Blackjewel Marketing and Sales, the company which is supposed to receive the coal per Blackjewel’s contract, also did not file with the Kentucky Secretary of State Office until July 31 — only a day after laid-off miners began protesting on the tracks to keep the coal from leaving Cloverlick Mine No. 3. These findings are evidenced by Kentucky Secretary of State Online Service’s records of filings and information.

As a way to expedited permission to move the coal, Blackjewel filed a 13-page emergency pleading stating the coal sitting on the tracks is “oxidizing” and “losing value.” No pleadings have been filed to demand the miners removal from the tracks.

The federal bankruptcy court judge ordered a testimony be presented from an expert concerning the oxidation of coal and to present a timeline discussing how long the oxidation process actually takes.

Blackjewel’s attorney also stated if they issues were to remain unresolved, multiple other companies would be hurt as a result, including Kopper Glo Mining — the company purchasing Blackjewel’s assests. The attorney said Kopper Glo might not be able to close the sell if the issues persist.

So far, the issue of whether the coal should be classified as “hot goods” or not continues to be batted back and forth in the courtroom because past laws and cases support both arguments, including Chao vs. Hospital Staffing Services.

In the Chao vs. Hospital Staffing Services case, a secretary of labor in a district court in Tennessee also filed a suit seeking an injunction to prohibit the trustee of a bankrupt corporation then undergoing liquidation in the court from moving in the southern district of Florida from moving in commerce certain records that the secretary deemed “hot goods.” The workers who produced the records for the corporation had also not been paid in accordance with the minimum wage and overtime provisions of the Fair Labor Standards Act (FLSA).

For complete documentation on the Chao vs. Hospital Staffing Services, visit casetext.com/case/chao-v-hospital-staffing-services-inc.

Though Blackjewel claims it’s not in violation of FSLA, the Kentucky Department of Labor insists the coal in mention is protected under the “hot goods” category because the miners were not paid for mining the coal.

According to the U.S. Department of Labor, the FLSA prohibits the shipment, offer for shipment or sale in interstate commerce, of any goods produced in violation of the minimum wage, overtime pay, child labor or special minimum wage provisions.
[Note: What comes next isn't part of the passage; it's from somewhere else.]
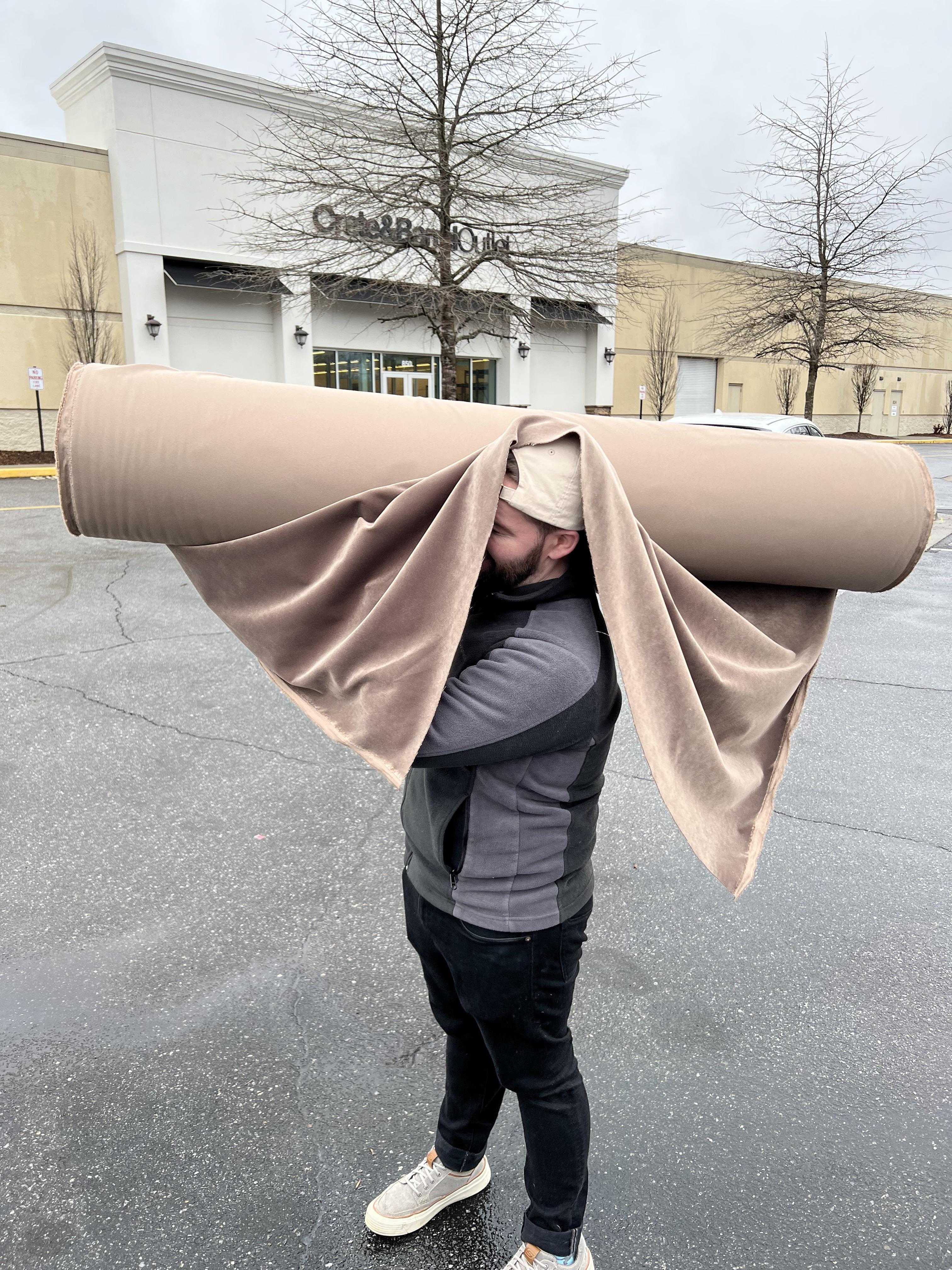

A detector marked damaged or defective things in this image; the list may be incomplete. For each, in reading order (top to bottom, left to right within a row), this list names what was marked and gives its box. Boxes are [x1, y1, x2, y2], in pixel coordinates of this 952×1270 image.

crack in asphalt [103, 561, 133, 645]
crack in asphalt [1, 670, 327, 767]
In the absence of an employer voluntarily correcting the violations, the Wage and Hour Division may seek to restrain the shipment of the goods (e.g., not allowing the manufacturer to ship the goods to the wholesaler).
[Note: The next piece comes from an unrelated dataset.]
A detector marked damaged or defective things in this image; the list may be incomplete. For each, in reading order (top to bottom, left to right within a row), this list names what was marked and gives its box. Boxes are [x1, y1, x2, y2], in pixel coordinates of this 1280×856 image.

The federal bankruptcy judge ruled that the issue will require an evidentiary hearing in 10 to 14 days. No decisions about the coal can be made until after the hearing takes place.

“You can have the coal, when you pay the people,” Harlan County Judge-Executive Dan Mosley said regarding the court hearing. “Any judge that would allow them to have that coal right now, considering what has not been paid to these individuals, I’d probably not hold back on that one. If he does, we’ll try to seek some type of federal injunction, quickly, to try to stop him.”

Mosley said the case against Jeff Hoops and his father and Lexington Coal is still pending and “it could go on for years, to be frank.”